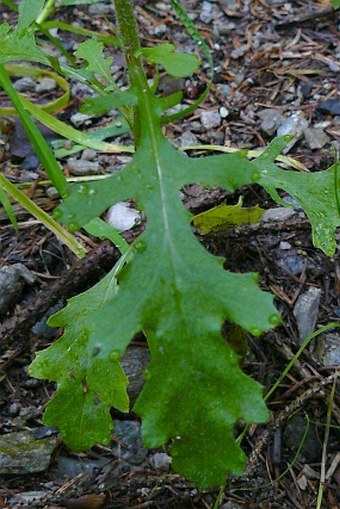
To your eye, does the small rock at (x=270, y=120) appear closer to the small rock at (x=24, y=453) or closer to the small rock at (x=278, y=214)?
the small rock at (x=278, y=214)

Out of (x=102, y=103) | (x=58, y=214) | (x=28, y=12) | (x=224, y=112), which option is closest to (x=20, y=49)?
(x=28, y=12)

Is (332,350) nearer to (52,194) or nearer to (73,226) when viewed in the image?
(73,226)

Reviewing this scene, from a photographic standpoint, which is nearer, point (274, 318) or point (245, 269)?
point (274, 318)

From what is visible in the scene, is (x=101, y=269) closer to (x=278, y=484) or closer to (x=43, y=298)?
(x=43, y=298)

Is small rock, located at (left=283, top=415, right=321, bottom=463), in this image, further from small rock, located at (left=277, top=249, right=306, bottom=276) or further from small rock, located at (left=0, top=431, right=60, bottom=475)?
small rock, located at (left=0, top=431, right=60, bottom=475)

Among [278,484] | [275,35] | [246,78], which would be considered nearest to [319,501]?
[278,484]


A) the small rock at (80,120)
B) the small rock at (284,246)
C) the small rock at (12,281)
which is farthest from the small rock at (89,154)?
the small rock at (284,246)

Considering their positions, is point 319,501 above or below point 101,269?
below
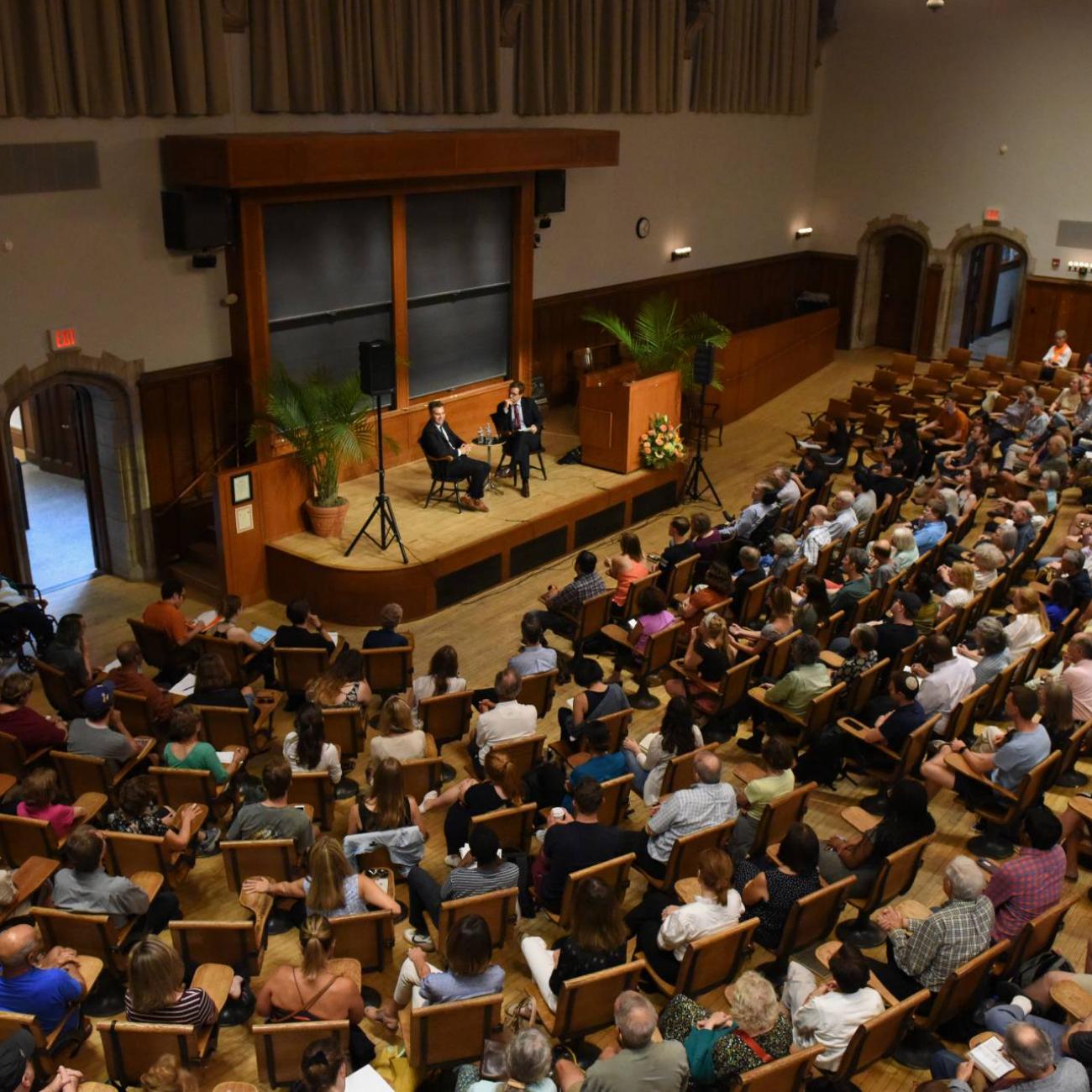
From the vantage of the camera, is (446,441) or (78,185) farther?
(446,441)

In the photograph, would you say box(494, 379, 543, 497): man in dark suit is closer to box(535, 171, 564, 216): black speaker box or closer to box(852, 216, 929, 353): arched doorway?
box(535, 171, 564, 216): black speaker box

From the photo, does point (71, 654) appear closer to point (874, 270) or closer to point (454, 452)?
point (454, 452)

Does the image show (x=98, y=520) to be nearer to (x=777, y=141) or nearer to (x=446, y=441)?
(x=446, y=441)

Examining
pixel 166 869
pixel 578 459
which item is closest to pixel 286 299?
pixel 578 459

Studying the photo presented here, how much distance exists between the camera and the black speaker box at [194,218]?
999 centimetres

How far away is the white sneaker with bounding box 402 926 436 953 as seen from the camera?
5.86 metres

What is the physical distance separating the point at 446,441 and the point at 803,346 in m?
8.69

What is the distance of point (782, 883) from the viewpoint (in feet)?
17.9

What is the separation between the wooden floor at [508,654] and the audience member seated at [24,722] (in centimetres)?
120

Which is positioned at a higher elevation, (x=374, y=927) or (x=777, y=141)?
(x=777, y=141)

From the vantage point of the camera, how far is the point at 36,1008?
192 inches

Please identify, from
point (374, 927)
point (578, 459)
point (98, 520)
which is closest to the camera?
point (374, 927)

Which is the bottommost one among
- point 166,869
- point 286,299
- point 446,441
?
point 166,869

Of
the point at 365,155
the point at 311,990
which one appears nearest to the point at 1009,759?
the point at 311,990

_Aim_
Update the items above by replacing every instance of "closer" with "nearer", leaving everything else unchanged. Omit the pictures from your answer.

_Complete answer_
To your eye, does the small rock at (x=270, y=120) appear nearer to the small rock at (x=24, y=453) or nearer to the small rock at (x=278, y=214)?
the small rock at (x=278, y=214)

Out of (x=102, y=103) | (x=58, y=214) | (x=28, y=12) | (x=224, y=112), which option is closest to (x=20, y=49)?
(x=28, y=12)

Is (332,350) nearer to (52,194) or nearer to (73,226) when viewed in the image?
(73,226)

Reviewing this scene, from a photographic standpoint, which is nearer, point (274, 318) or point (245, 269)?
point (274, 318)

From what is visible in the scene, is (x=101, y=269) nearer to (x=278, y=484) or nearer to (x=43, y=298)?
(x=43, y=298)

Is small rock, located at (left=283, top=415, right=321, bottom=463), in this image, further from small rock, located at (left=277, top=249, right=306, bottom=276) or further from small rock, located at (left=0, top=431, right=60, bottom=475)?
small rock, located at (left=0, top=431, right=60, bottom=475)

Among [278,484] | [275,35] | [246,78], which would be considered nearest to [319,501]?
[278,484]


A) the small rock at (80,120)
B) the small rock at (284,246)
C) the small rock at (12,281)
which is farthest from the small rock at (89,154)?
the small rock at (284,246)

Considering their positions, is point 319,501 above or below point 101,269?
below
From the vantage of the camera, is (446,441) or (78,185) farther?
(446,441)

In the photograph, would you say box(494, 379, 543, 497): man in dark suit is nearer to box(535, 171, 564, 216): black speaker box or nearer to box(852, 216, 929, 353): arched doorway?
box(535, 171, 564, 216): black speaker box

From the photo, does point (71, 654) appear nearer to point (874, 270) or nearer to point (454, 452)?
point (454, 452)

Does the image show (x=98, y=520) to be nearer to (x=777, y=141) or nearer to (x=446, y=441)?
(x=446, y=441)

Examining
pixel 166 869
pixel 578 459
which item is closest to pixel 286 299?
pixel 578 459

Studying the photo presented here, how much distance exists between the camera and the black speaker box at [194,218]?
999 centimetres

How far away is the white sneaker with bounding box 402 926 436 953 as seen from the camera?
5.86 metres

What is the physical distance separating the point at 446,441 and the point at 803,346 in m?
8.69

What is the distance of point (782, 883) from the viewpoint (in feet)?
17.9

What is the separation between the wooden floor at [508,654] and the audience member seated at [24,722] (in centimetres)?
120

Which is positioned at a higher elevation, (x=374, y=927) or (x=777, y=141)?
(x=777, y=141)

From the vantage point of the camera, how far is the point at 36,1008?
192 inches

Please identify, from
point (374, 927)
point (578, 459)
point (98, 520)
which is closest to the camera?
point (374, 927)

Which is the bottommost one among
- point 166,869
- point 286,299
- point 446,441
?
point 166,869

Of
the point at 365,155
the point at 311,990
which one appears nearest to the point at 1009,759?
the point at 311,990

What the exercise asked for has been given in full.